Department of Radiology, Massachusetts General Hospital, Boston, MA.
Theranostics. 2018 May 23;8(12):3380-3391. doi: 10.7150/thno.24017. eCollection 2018.
Reporter gene systems can serve as therapy targets. However, the therapeutic use of reporters has been limited by the challenges of transgene delivery to a majority of cancer cells. This study specifically assesses the efficacy of targeting human somatostatin receptor subtype 2 (hSSTR2) with peptide receptor radionuclide therapy (PRRT) when a small subpopulation of cells bears the transgene. The hSSTR2 transgene was delivered to A549 and Panc-1tumors using the lentiviral vector, LV-hSSTR2-IRES-GFP or murine mesenchymal stem cells (mMSC)s using a retroviral vector. SSTR2 expression was assessed using Western blot and correlated to GFP fluorescence and Ga-DOTATOC uptake. Wild type (WT), transduced (TD), and mixed population A549 or Panc-1 xenografts were implanted in nude mice. Separate groups with A549 and Panc-1 tumors received intratumoral injection of SSTR2-expressing mMSCs. Tumor-bearing mice were treated with Y-DOTATOC or saline and evaluated with Ga-DOTATOC PET before and after treatment. Cell studies showed a strong correlation between Ga-DOTATOC uptake and SSTR2 expression in A549 (p < 0.004) and Panc-1 cells (p < 0.01). Ga-DOTATOC PET SUVmean was 8- and 5-fold higher in TD compared to WT A549 and Panc-1 tumors, respectively (p < 0.001). After Y-DOTATOC treatment, 100% TD and mixed population TD xenografts showed growth cessation while the WT xenografts did not. A549 and Panc-1 tumors with SSTR2-expressing mMSCs treated with Y-DOTATOC showed significantly lower tumor volumes compared to controls (p < 0.05). Ga-DOTATOC PET SUVmean of treated TD tumors monotonically declined and was significantly lower than that of non-treated xenografts. We showed that SSTR2 delivery to a small population of cells in tumor in conjunction with PRRT is effective in tumor growth cessation. The availability of various transgene delivery methods for hSSTR2 and radiotherpaeutic somatostatin analogs highlights the direct translational potential of this paradigm in the treatment of various cancers.

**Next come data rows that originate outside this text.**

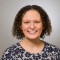 Family Physicians in Braintree, MA: Elise R Bender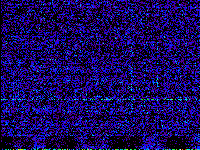 No data: 19-20 UT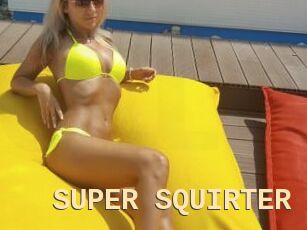 SUPER_SQUIRTER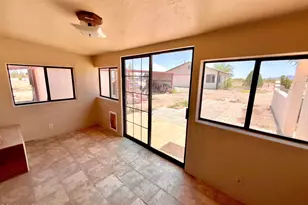 7857 W Winchester Easement, Willcox, AZ 85643 - Photo 11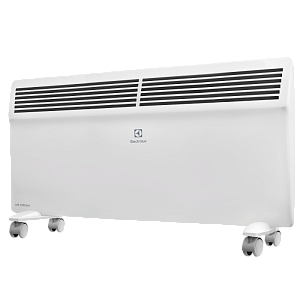 Электрический обогреватель Electrolux ECH/AS-2000 ER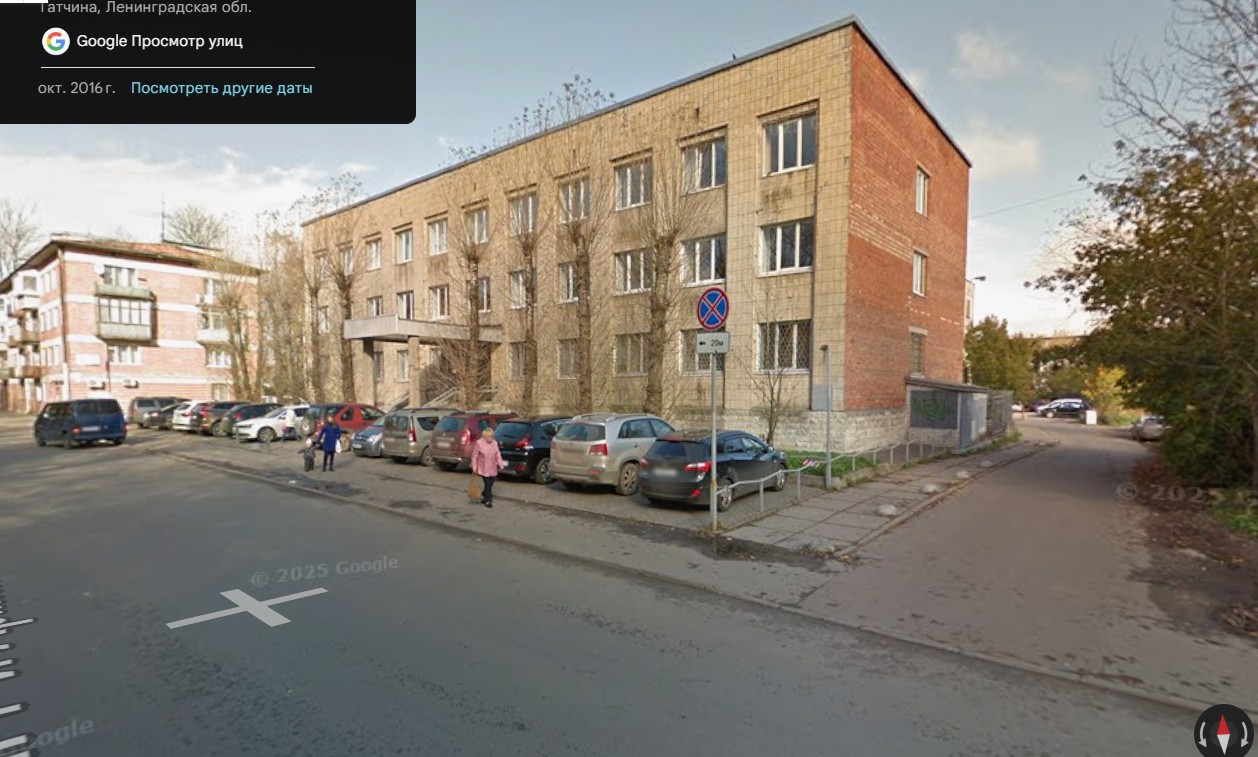 Снимок экрана 2026-02-15 232638.jpg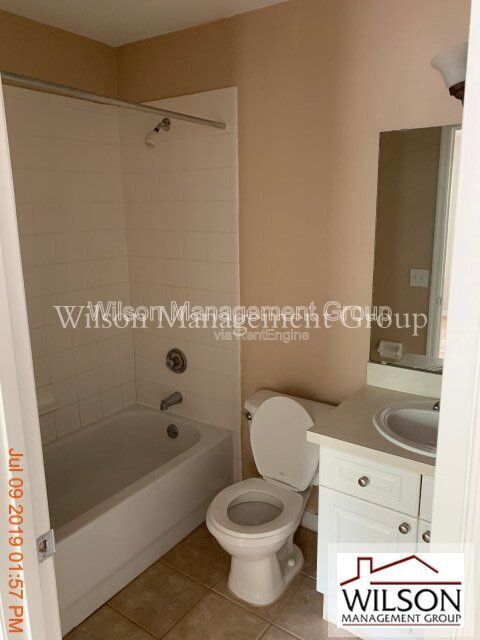 Building Photo - 4245 Plantation Cove Dr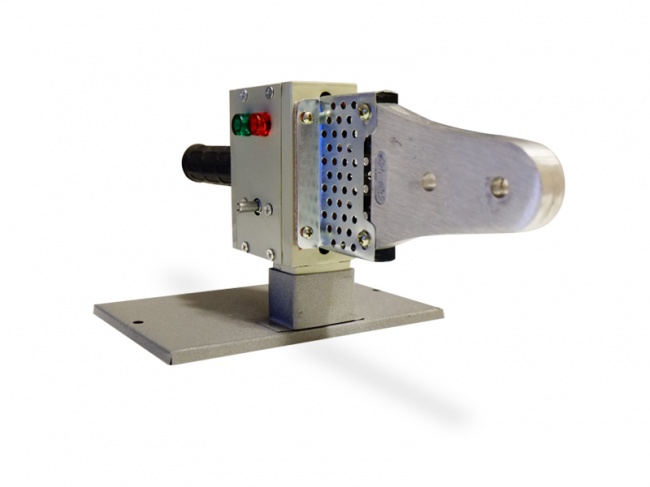 ZGS-615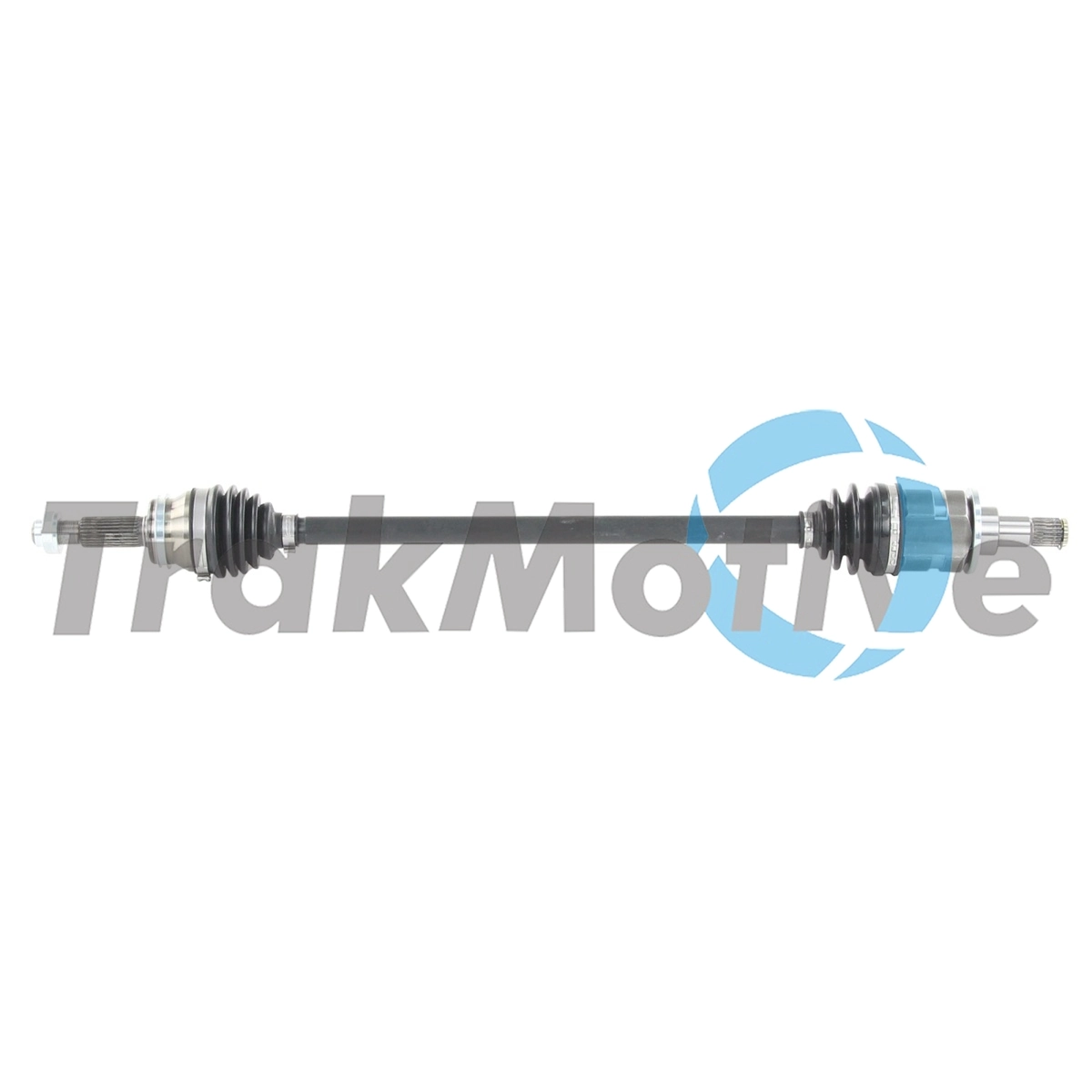 TRAKMOTIVE 302435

报告基因系统可以作为治疗靶点。然而,由于将转基因递送到大多数癌细胞的挑战,报告基因的治疗应用受到限制。本研究专门评估了在一小部分细胞携带转基因时,使用肽受体放射性核素治疗 (PRRT) 靶向人生长抑素受体亚型 2 (hSSTR2) 的疗效。使用慢病毒载体 LV-hSSTR2-IRES-GFP 或逆转录病毒载体将 hSSTR2 转基因递送到 A549 和 Panc-1 肿瘤中。使用 Western blot 评估 SSTR2 表达,并与 GFP 荧光和 Ga-DOTATOC 摄取相关联。将野生型 (WT)、转导型 (TD) 和混合人群 A549 或 Panc-1 异种移植植入裸鼠中。用表达 SSTR2 的 mMSC 分别对 A549 和 Panc-1 肿瘤进行肿瘤内注射的 A549 和 Panc-1 肿瘤的单独组。荷瘤小鼠用 Y-DOTATOC 或生理盐水治疗,并在治疗前后用 Ga-DOTATOC PET 进行评估。细胞研究表明,A549(p < 0.004) 和 Panc-1 细胞(p < 0.01) 中 Ga-DOTATOC 摄取与 SSTR2 表达之间存在很强的相关性。与 WT A549 和 Panc-1 肿瘤相比,TD 肿瘤的 Ga-DOTATOC PET SUVmean 分别高 8 倍和 5 倍(p < 0.001)。用 Y-DOTATOC 治疗后,100%TD 和混合人群 TD 异种移植瘤停止生长,而 WT 异种移植瘤未停止生长。用 Y-DOTATOC 治疗的表达 SSTR2 的 mMSC 的 A549 和 Panc-1 肿瘤与对照组相比,肿瘤体积明显减小(p < 0.05)。用 Ga-DOTATOC PET 治疗的 TD 肿瘤的 SUVmean 单调下降,明显低于未经治疗的异种移植瘤。我们表明,在肿瘤中向一小部分细胞递送 SSTR2 与 PRRT 相结合可有效停止肿瘤生长。hSSTR2 和放射性治疗性生长抑素类似物的各种转基因传递方法的可用性突出了这种范式在治疗各种癌症中的直接转化潜力。